*Given task*: Please copy out every one of the following lines word for word, with no changes.
-------
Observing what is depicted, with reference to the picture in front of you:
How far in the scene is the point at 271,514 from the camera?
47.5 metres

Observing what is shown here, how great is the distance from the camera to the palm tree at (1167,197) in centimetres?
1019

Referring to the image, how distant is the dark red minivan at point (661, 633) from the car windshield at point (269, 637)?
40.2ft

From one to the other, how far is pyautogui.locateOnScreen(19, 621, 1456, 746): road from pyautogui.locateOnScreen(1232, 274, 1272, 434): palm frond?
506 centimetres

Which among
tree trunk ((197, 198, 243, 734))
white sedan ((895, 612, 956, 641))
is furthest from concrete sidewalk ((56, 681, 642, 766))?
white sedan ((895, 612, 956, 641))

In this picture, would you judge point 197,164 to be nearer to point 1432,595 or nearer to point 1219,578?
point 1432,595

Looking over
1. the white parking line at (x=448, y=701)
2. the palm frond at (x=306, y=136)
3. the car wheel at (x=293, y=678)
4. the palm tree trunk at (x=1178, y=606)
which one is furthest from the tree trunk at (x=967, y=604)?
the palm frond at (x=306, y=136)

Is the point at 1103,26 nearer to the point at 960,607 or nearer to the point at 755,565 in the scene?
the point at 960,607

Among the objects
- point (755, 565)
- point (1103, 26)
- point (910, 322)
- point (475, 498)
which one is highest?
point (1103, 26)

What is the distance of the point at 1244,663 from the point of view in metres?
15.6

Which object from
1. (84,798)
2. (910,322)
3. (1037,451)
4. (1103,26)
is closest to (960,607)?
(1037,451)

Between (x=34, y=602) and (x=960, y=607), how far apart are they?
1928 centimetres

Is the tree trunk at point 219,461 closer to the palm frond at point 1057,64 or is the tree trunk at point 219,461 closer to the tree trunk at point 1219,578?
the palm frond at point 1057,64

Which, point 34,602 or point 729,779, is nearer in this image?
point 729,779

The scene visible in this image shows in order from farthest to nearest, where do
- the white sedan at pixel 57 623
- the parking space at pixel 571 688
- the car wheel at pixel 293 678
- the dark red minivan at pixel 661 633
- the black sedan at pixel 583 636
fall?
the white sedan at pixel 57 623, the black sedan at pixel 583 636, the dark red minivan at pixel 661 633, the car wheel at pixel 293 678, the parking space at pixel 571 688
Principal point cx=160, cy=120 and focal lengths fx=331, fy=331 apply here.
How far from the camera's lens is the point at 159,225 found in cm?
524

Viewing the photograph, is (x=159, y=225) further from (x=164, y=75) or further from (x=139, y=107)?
-------
*Response*:
Observing what is depicted, with reference to the picture in front of you:
How far in the scene is the point at 271,514 from the camera?
47.5 metres

Observing what is shown here, how great is the distance from the camera to the palm tree at (1167,197) in centimetres?
1019

Referring to the image, how distant is the dark red minivan at point (661, 633) from the car windshield at point (269, 637)?
40.2ft

From one to the other, how far is pyautogui.locateOnScreen(19, 621, 1456, 746): road from pyautogui.locateOnScreen(1232, 274, 1272, 434): palm frond?
506 centimetres

Which among
tree trunk ((197, 198, 243, 734))
white sedan ((895, 612, 956, 641))
is furthest from concrete sidewalk ((56, 681, 642, 766))?
white sedan ((895, 612, 956, 641))

In this picture, would you judge point 197,164 to be nearer to point 1432,595 or nearer to point 1219,578?
point 1432,595

Looking over
1. the white parking line at (x=448, y=701)
2. the palm frond at (x=306, y=136)
3. the car wheel at (x=293, y=678)
4. the palm tree trunk at (x=1178, y=606)
which one is furthest from the tree trunk at (x=967, y=604)?
the palm frond at (x=306, y=136)

Is the point at 1103,26 nearer to the point at 960,607 or nearer to the point at 755,565 in the scene?
the point at 960,607

Among the objects
- point (755, 565)
- point (1103, 26)
- point (910, 322)
- point (475, 498)
which one is highest?
point (1103, 26)

What is the distance of the point at 1244,663 from the point of view in metres?
15.6

Which object from
1. (84,798)
2. (910,322)
3. (1037,451)
4. (1103,26)
is closest to (960,607)?
(1037,451)

Between (x=34, y=602) and (x=960, y=607), how far apart are they?
1928 centimetres

Is the tree trunk at point 219,461 closer to the palm frond at point 1057,64 or is the tree trunk at point 219,461 closer to the tree trunk at point 1219,578?
the palm frond at point 1057,64

Which, point 34,602 or point 729,779, is nearer in this image?
point 729,779

The scene visible in this image shows in order from farthest to nearest, where do
- the white sedan at pixel 57 623
- the parking space at pixel 571 688
- the car wheel at pixel 293 678
- the dark red minivan at pixel 661 633
- the black sedan at pixel 583 636
fall?
the white sedan at pixel 57 623, the black sedan at pixel 583 636, the dark red minivan at pixel 661 633, the car wheel at pixel 293 678, the parking space at pixel 571 688
Principal point cx=160, cy=120 and focal lengths fx=331, fy=331 apply here.
How far from the camera's lens is the point at 159,225 found in cm?
524

Viewing the photograph, is (x=159, y=225) further from (x=164, y=75) or further from (x=139, y=107)?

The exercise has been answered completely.